When Walter first arrived at Henry VIII’s court six years ago, all the world, it seemed, had eagerly spread out their costly cloaks at the feet of the handsome young man. Roger winced inwardly at the memory. How proud he had been to see his son and heir feted and fawned over by the great of the land! That pride had turned to gall all too soon. Roger could not remember a time when his anger had so choked him as when Walter came crawling back to Snape, whining of his ill-treatment at the hands of the king himself.

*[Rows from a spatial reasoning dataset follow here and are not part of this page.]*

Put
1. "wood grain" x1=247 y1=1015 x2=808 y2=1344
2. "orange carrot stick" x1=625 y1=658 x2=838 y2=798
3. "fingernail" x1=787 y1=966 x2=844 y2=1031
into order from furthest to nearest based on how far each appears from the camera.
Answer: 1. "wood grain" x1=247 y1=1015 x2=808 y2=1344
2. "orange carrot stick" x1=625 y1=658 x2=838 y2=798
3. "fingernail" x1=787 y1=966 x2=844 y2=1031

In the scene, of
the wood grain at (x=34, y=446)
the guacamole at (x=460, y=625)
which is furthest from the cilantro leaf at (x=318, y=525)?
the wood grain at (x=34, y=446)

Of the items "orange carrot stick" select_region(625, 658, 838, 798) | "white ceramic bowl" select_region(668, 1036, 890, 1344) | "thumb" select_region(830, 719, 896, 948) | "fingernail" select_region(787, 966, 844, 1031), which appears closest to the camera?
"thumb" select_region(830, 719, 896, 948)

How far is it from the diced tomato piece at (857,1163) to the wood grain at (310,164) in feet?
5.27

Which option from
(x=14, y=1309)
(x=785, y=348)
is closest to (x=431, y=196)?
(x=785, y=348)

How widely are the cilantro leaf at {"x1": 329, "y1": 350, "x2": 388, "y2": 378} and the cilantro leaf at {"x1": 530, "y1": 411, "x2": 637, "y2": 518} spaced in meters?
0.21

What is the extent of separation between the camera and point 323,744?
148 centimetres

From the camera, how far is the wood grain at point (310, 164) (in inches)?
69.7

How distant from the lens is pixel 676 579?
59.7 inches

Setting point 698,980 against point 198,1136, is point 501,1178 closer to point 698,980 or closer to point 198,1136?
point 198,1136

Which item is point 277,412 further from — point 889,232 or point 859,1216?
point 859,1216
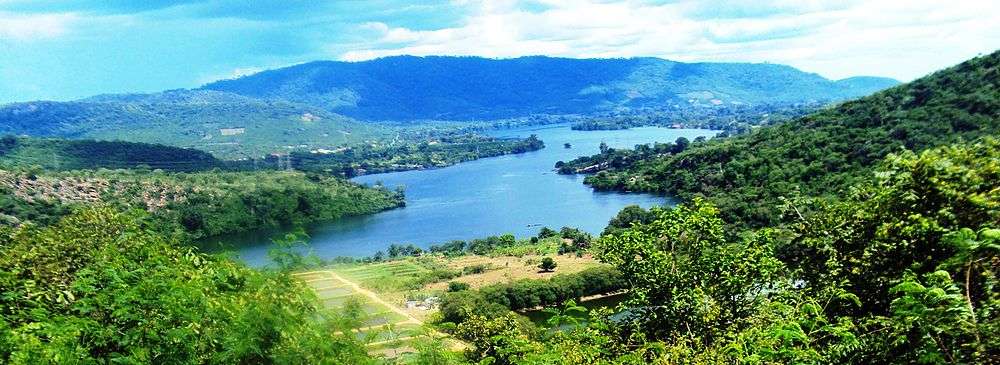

Roger had hoped the disgrace would straighten out the headstrong boy. Perhaps in time, and with gold, the damage to the family’s ambitions might be repaired. Instead, Walter had slunk into lower company and absented himself often from Roger’s watchful gaze. Now the ghastly piper demanded to be paid his dire reckoning. And the price? God’s nightshirt! What an ignoble end to such a promising beginning!
The priest had barely uttered the final Pax Domine when Walter turned on his heel to leave.